18 Março 2017 | 00h45

Concorrentes internacionais da carne brasileira estão soltando fogos para a operação Carne Fraca, deflagrada ontem pela PF. É que ela atinge, em cheio, a credibilidade do maior exportador de carne do mundo, o Brasil.

E, apesar de não acreditarem, segundo se apurou, que empresas como BRF ou JBS possam jogar no lixo todo o investimento em marketing, produção e profissionalização para cair em “corrupção barata para liberar carne podre para consumo”, os estrangeiros se organizam.

Vão, em seus respectivos países, acionar agências sanitárias visando barrar a entrada do produto nacional.

Criadores de gado
desconfiam de ‘incentivo’

Por outro lado, esta coluna conversou com empresários e criadores de gado. Eles desconfiam de algum tipo de “incentivo” aos agentes fiscais para agilizar processos de exportação– sempre tão lentos.

No horizonte, um
‘ataque especulativo’

Mesmo que não se confirmem as denúncias de carne adulterada na JBS e BRF, (dois dos 70 envolvidos), é certo que ambas enfrentarão “ataque especulativo” dos concorrentes de fora. Ontem, as ações da BRF caíram 7,27% e as da JBS, 11%.

Murilo Ferreira e seus
‘mistérios’ na China

Durante sua visita ao ministério da Indústria e Informação Tecnológica da China, o vice-ministro Xu Lejiang perguntou a Murilo Ferreira, presidente da Vale: “Meu amigo de tantos anos, você irá aposentar?”.

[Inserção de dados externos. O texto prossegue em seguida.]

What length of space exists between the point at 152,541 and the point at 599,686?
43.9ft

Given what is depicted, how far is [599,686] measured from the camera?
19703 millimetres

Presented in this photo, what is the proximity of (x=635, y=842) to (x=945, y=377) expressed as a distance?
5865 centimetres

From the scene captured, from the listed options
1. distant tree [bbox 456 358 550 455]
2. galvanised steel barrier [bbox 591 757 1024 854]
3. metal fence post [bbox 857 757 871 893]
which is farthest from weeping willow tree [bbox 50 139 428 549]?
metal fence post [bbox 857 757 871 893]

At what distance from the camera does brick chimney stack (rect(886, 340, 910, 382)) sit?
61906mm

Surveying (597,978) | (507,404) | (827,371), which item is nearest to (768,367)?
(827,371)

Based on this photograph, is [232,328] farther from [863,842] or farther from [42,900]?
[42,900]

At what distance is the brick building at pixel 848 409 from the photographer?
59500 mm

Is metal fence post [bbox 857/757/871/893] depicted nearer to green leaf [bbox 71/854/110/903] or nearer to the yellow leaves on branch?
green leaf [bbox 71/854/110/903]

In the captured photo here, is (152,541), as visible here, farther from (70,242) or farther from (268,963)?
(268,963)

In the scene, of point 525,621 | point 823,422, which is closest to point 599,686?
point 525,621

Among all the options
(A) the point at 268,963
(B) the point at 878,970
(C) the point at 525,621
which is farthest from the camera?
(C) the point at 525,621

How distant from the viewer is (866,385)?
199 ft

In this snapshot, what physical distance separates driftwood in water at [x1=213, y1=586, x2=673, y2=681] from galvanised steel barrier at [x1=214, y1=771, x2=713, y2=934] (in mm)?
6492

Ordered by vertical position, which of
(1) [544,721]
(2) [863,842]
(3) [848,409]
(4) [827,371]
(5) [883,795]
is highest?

Enigmático, o presidente da Vale respondeu com um sorriso: “Não”.

Santander ‘escolhe’
seus famosos 

O Santander fechou parceria… cinematográfica. Acordo com a Neflix permite que ele utilize trechos de séries originais do serviço de streaming para alavancar a venda de cartões.

Um dos primeiros “garotos-propaganda” da campanha pode ser, por exemplo… Frank Underwood.

Carmen Lucia leva adiante
o combate à violência 

Não foi para inglês ver. Uma semana depois do lançamento, Cármen Lúcia, pelo CNJ, já deu andamento à Política Judiciária Nacional de Enfrentamento à Violência contra as Mulheres.

Os tribunais de Justiça de todos os Estados, que tratam do tema, têm 30 dias para responder questionário.